Pour freiner la sortie de la série, Astolfi allégua le manque d'outillage, des destructions de pièces dues aux bombar­dements des 3 mars 1942 et 4 avril 1943. Il fit rebuter, pour des causes multiples, des pièces qui, en temps normal, eussent été utilisées; si bien que, fin juillet 1944, 73 moteurs seulement étaient livrés sur les 1 000 commandés.

La commande de 200 moteurs 300 CV destinés aux péniches d'assaut subit des retards du même ordre et pour les mêmes raisons. Les défauts du moteur, qui avait été corrigés avant mai 1940, réapparurent et les remèdes trouvés alors ne furent pas appliqués. Les contrôleurs allemands se désespéraient quand ils constataient que les segments des pistons étaient rayés. Aucune solution ne fut proposée. Sur les 200 moteurs commandés en octobre 1941, 21 seulement furent livrés.

L'action de freinage de la production prit, dans les ateliers, des formes multiples.

En 1941, au service décolletage, sous l'impu Ision de Bozzalla, de nombreuses machines furent immobilisées par manque de pièces de rechange, les commandes de ces pièces étant oubliées systématiquement ou retardées dans leur exécution. 60 tours Gridley furent arrêtés par défaut de pignons de rechange.

Au département Artillerie, des machines à rectifier R.P.V. tra­vaillant sur les vilebrequins de char Edelstahlwerke furent sabotées par addition d'iode et de poudre d'émeri à l'huile de graissage.

3° SABOTAGE DE LA PRODUCTION:

Le sabotage de la production fut mené, lui aussi, à tous les échelons de l'usine. Il consista, pour les services tech­niques, à n'appliquer aucune des modifications que l'expé­rience révélait indispensables à un bon usage du matériel, et à retarder au maximum celles que les services techniques allemands imposaient. Nous citerons quelques exemples.

Les véhicules étaient munis d'un silencieux-filtre d'aspiration suffisant pour l'utilisation en Europe occidentale. Dès les premiers jours de l'emploi du matériel en Russie, des usures considérables de moteurs se révélèrent par défaut de filtrage de l'air aspiré. Les services techniques ne prirent aucune initiative et attendirent que les Allemands imposent un filtre à air de conception allemande. La mise en fabri­cation de ce filtre dura plus d'un an pendant lequel les véhicules livrés continuèrent à s'user avec une rapidité déconcertante.

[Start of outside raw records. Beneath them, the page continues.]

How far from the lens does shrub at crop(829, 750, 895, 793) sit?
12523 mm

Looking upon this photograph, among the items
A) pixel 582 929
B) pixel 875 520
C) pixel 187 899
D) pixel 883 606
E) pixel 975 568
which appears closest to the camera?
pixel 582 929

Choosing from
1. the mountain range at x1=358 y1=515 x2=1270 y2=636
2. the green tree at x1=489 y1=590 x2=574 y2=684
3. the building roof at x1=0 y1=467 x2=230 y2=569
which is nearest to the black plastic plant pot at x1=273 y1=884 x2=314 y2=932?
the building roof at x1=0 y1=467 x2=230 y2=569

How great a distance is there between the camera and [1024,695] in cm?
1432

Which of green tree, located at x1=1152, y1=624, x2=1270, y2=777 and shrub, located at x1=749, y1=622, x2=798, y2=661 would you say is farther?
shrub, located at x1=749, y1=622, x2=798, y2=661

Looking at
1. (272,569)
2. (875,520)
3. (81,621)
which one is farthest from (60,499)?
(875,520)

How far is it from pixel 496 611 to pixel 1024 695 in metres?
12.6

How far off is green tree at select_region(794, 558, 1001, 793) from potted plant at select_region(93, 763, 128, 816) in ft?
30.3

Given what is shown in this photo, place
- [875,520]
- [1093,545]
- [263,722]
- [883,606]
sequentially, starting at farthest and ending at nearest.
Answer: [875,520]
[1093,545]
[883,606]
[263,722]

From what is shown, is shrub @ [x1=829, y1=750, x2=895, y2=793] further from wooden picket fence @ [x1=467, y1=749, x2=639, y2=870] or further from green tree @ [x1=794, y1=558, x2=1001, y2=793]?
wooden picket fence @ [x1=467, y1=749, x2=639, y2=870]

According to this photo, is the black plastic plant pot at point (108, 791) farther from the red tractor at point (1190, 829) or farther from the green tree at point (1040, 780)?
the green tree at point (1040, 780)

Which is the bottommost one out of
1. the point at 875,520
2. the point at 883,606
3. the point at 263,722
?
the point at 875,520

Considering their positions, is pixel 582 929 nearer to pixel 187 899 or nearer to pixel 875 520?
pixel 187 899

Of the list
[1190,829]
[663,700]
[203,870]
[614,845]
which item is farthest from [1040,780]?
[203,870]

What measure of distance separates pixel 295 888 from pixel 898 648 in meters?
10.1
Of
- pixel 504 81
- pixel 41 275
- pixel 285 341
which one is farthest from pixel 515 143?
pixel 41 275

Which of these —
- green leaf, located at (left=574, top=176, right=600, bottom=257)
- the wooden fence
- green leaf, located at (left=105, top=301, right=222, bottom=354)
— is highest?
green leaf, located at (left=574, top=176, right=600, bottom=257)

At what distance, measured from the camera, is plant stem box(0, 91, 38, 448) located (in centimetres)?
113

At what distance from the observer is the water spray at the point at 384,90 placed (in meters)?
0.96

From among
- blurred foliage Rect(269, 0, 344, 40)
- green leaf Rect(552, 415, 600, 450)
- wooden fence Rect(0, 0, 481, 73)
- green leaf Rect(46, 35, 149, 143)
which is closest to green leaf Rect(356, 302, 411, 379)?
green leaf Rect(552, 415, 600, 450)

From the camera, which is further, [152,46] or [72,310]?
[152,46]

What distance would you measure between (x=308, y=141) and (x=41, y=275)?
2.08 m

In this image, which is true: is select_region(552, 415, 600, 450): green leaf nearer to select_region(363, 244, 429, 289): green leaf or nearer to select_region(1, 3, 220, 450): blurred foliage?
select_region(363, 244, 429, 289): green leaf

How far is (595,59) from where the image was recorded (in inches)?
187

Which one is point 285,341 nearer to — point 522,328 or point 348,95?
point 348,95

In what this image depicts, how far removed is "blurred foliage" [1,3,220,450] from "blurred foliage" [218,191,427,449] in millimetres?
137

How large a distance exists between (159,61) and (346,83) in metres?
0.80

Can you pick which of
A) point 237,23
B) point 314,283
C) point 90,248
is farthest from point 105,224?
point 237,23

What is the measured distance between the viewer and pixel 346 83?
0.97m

En décembre 1942, la Wehrmacht demanda que tous les véhicules fussent munis de dispositifs assurant une étan­chéité parfaite à la poussière, suivant le règlement D. 635/50 «Ëquipement tropical". Cette application fut retardé'e jusqu'en novembre 1943; la campagne d'Afrique était ter­minée depuis longtemps quand les premiers véhicules entrèrent en service.

En avril 1942, après la désastreuse campagne de Russie de 1941/1942, des missions vinrent à Paris pour nous imposer le montage, sur les camions, d'un équipement d'hiver destiné à faciliter la mise en route par grand froid. Cet équipement ne fut appliqué sur le matériel de série qu'en mars 1943.

Enfin, en février 1943, l'O.K.M. exigea le montage, sur tous les camions 3,5 t d'un réchauffage de cabine destiné à rendre le véhicule plus habitable pour la troupe par très grand froid. Après de multiples discussions et essais, cet appareillage fut monté en série en mars 1944.

De même, les défauts que révéla l'utilisation en tous terrains d'un matériel conçu et exécuté pour rouler sur bonne route, ne furent corrigés qu'après de très longs délais. Nous exploitâmes, dans ce but, la réglementation allemande qui exigeait que toutes les propositions de modification fussent approuvées par Berlin.

Entre Dupuich et Picard, il avait été convenu un circuit d'arrivée et de départ des notes allemandes qui, sous prétexte d'organisation, compliquait et retardait considéra­blement la transmission. Les notes étaient rédigées de façon telle que des compléments d'information étaient tou­jours nécessaires; ce qui, étant donné la longueur des courriers entre Paris et Berlin,· retardait les décisions. Ensuite, tous les motifs étaient invoqués pour allonger les délais d'exécution des décisions prises. C'est ainsi que des accidents de pont arrière qui se révélèrent dès l'automne 1941, ne furent jamais corrigés.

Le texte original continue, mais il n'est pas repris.